Naked code and naked data - Nuno Alexandre

Naked code and naked data are a somewhat discrete code smell that spread quickly and that decrease the quality of a project. Let’s see why and how we can avoid them through wrapped code.

Naked data

Naked data is data that is represented and passed using primitive types. Their domain is implicit or even hidden. This leads to three problems:

Poor type vocabulary
Low type safety
Bugs

Let’s jump to an example. Suppose you are given the following function:

runJob :: Int -> Int -> String -> String -> IO ()
runJob projectId companyId jobType priority = -- do something

Unless if you check the implementation of this function, you don’t know in which order to pass the arguments. Furthermore, projectId and companyId are actually just Ints, meaning they are seen as the same by readers and by the compiler.

This program presents a very low vocabulary and opens up a whole world of errors such as:

let projectId = 1
let companyId = 2
let jobType = "download"
let priority = "normal"

-- wrong order
runJob companyId projectId priority jobType

let otherCompanyId = 1

-- compiles and evaluates to True
companyId == projectId

You might be thinking: “You can cover these cases through exhaustive testing”. That might help a little, but it’s way better to make it right by design.

This example above could be made right by design by wrapping data in its own domain:

newtype ProjectId = ProjectId Int
newtype CompanyId = CompanyId Int
data JobType = Download | Upload | Save
data Priority = Low | Normal | High

runJob :: ProjectId -> CompanyId -> JobType -> Priority

This way we have both a rich vocabulary and type safety, which avoids all the mistakes that were possible before. This sure adds a tiny overhead, but one thing I have been learning with my Team Lead Robert Kreuzer is that life is made of tradeoffs. And here the pros are much stronger than the cons.

Naked code

The concept of naked code is similar to the concept of naked data, but I’d say it’s slightly more subjective.

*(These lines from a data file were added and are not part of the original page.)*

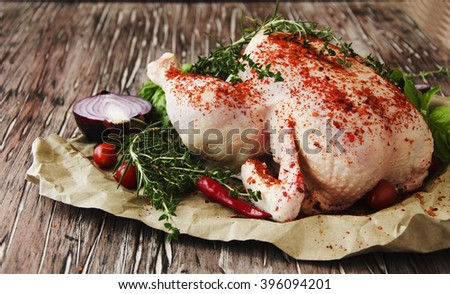 raw chicken with herbs spices ingredients, ready for cooking, on a wooden table, selective focus - stock photo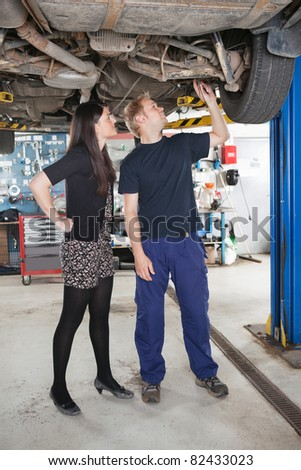 Young male mechanic and woman looking at underboy of car in auto repair shop - stock photo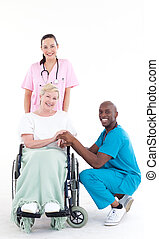 Doctors with a patient in a wheel chair smiling at the camera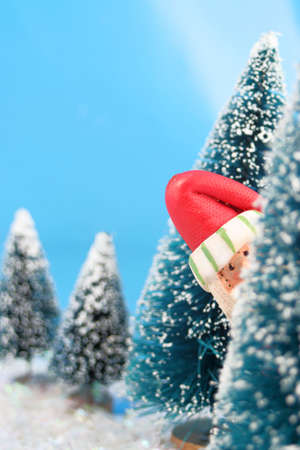 winter scene in glitter, Santa Claus is playing hide and go seek, peeking or hiding  behind miniature pine trees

Naked code is code written and implemented without a domain. It has the potential to be something on its own, but, unfortunately, it’s not.

I have mainly three problems with naked code:

Harder to test
Hard to read
Impossible to reuse

An example of naked code would be:

-- |  Active companies with failed jobs should be alerted.
getCompaniesToAlert :: [CompanyId] -> [Job] -> [CompanyId]
getCompaniesToAlert activeCompanies allJobs =
  intersect activeCompanies (nub . map jobCompanyId . filter ((== Failed) . jobStatus) $ allJobs)

Good luck reading this, and, even worse, reading a system where code like this is the norm. For someone reading this, it’s unclear what this function is really about. I think of this kind of code like that kind of people who keep making parenthesis while telling a story and neither them neither you can understand where it is going.

Instead, give every piece of knowledge and behaviour its own place and let composition be declarative and objective:

getCompaniesToAlert :: [CompanyId] -> [Job] -> [CompanyId]
getCompaniesToAlert subscribedCompanies allJobs =
  intersect subscribedCompanies getCompaniesWithFailingJobs

getFailedJobs :: [Job] -> [Job]
getFailedJobs = filter ((== Failed) . jobStatus)

getCompaniesWithFailingJobs :: [Job] -> [CompanyId]
getCompaniesWithFailingJobs = nub . map jobCompanyId . getFailedJobs

Again, this adds a small overhead, but the pros are more than the cons since the code is now:

Testable
Declarative
Readable
Reusable

Salt & Olive oil

This approach must be taken with a pinch of salt (and olive oil). Measure well the trade-off you are making in your specific case and choose accordingly. Sometimes, breaking everything to its own function is not the best route and it’s important to be balanced in this case.